New insights into insulin action: Dynamic signaling network offers therapeutic approaches for type 2 diabetes
Researchers from the German Diabetes Center (DDZ) and the Heinrich Heine University Dusseldorf (HHU) have studied the temporal pattern of insulin action on protein kinases in human muscle cells in detail for the first time. Their findings have now been published in the journal Nature Communications and reveal previously unknown mechanisms that could be used to treat type 2 diabetes.
Insulin is a vital hormone that controls numerous processes in the body-from blood glucose (“blood sugar”) regulation to cell growth. Impaired insulin action is a major factor in the development of type 2 diabetes, which in turn increases the risk of cardiovascular diseases, such as a heart attack or stroke. But how does insulin influence so many different processes in the cell? This question has now been examined by scientists from the DDZ together with researchers from the Max Planck Institute for Molecular Genetics in Berlin and the University of Oslo.

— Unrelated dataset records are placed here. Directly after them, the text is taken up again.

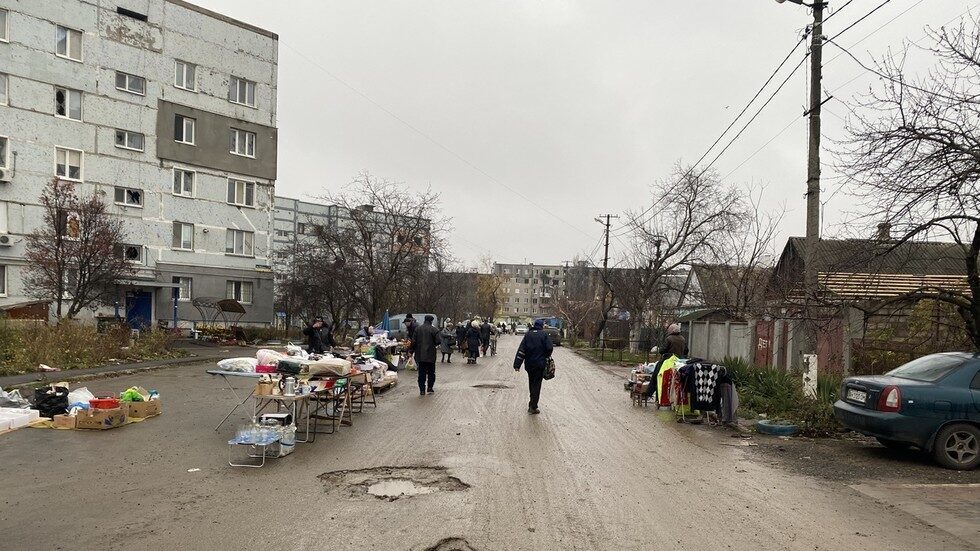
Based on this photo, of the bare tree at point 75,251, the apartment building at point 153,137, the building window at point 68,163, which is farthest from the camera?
the building window at point 68,163

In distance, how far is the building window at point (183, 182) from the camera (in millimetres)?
35594

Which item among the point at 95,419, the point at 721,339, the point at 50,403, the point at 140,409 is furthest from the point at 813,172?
the point at 50,403

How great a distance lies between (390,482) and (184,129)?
34399mm

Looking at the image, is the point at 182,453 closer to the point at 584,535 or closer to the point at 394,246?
the point at 584,535

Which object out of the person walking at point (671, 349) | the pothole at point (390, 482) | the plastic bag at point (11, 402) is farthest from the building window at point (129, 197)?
the pothole at point (390, 482)

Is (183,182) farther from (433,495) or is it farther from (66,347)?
(433,495)

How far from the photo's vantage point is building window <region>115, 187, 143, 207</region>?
33344 mm

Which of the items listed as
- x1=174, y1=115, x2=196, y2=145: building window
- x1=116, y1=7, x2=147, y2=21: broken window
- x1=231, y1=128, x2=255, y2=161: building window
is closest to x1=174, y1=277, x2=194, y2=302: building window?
x1=174, y1=115, x2=196, y2=145: building window

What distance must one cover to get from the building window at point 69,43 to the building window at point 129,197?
6553 mm

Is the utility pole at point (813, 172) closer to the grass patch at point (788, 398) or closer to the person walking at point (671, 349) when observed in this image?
the grass patch at point (788, 398)

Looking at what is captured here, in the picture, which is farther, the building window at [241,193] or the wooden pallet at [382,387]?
the building window at [241,193]

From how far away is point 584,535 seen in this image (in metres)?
5.38

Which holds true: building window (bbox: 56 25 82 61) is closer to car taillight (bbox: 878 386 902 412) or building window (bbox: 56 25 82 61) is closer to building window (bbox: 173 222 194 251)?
building window (bbox: 173 222 194 251)

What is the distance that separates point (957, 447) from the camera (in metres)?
8.54
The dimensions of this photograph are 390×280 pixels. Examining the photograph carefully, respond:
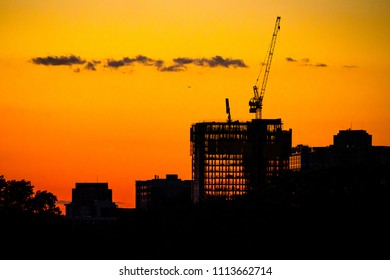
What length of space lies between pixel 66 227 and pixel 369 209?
32.8 metres

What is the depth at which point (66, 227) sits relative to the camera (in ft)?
561

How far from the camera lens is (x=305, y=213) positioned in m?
184

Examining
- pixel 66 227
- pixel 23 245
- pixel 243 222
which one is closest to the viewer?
pixel 23 245

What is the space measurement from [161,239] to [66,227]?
18.9 m

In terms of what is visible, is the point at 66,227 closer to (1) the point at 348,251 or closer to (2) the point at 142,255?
(2) the point at 142,255

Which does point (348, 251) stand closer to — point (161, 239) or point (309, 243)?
point (309, 243)

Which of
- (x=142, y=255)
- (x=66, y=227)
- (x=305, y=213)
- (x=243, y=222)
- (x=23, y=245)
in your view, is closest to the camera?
(x=23, y=245)

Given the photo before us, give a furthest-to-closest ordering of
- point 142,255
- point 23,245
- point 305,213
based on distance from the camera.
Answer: point 305,213
point 142,255
point 23,245
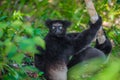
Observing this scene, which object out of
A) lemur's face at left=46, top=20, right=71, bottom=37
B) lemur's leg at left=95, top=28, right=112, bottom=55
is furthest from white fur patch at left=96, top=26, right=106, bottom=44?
lemur's face at left=46, top=20, right=71, bottom=37

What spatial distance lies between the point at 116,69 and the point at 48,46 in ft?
12.0

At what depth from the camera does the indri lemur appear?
5.73 meters

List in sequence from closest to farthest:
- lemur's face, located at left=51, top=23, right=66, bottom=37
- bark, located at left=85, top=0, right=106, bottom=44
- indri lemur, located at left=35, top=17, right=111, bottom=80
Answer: bark, located at left=85, top=0, right=106, bottom=44, indri lemur, located at left=35, top=17, right=111, bottom=80, lemur's face, located at left=51, top=23, right=66, bottom=37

Insulin Regulates a Dynamic Network
Based on mass spectrometric analysis methods (phosphoproteomics), the researchers tracked changes in more than 13,000 phosphorylation sites in muscle cells over time. This involves small chemical modifications to proteins that act like molecular on and off switches and are induced by particular enzymes called protein kinases. The stimulation of muscles with insulin has major consequences for the coordination of molecular processes within the cell. The scientists discovered that a total of 159 different protein kinases-around a third of all members of this enzyme family-were activated after just a few minutes, which in turn regulates the activity of hundreds of other enzymes involved in energy metabolism and cell formation. The analysis has now shown for the first time that insulin triggers a complex network of signals that spread through the cells in a wavelike manner. Similar to radio transmissions, both the signal strength and the frequency of the waves play a role. The researchers found that the precise temporal pattern of the waves, i.e., the activation of protein kinases, is responsible for the targeted effect in the cell.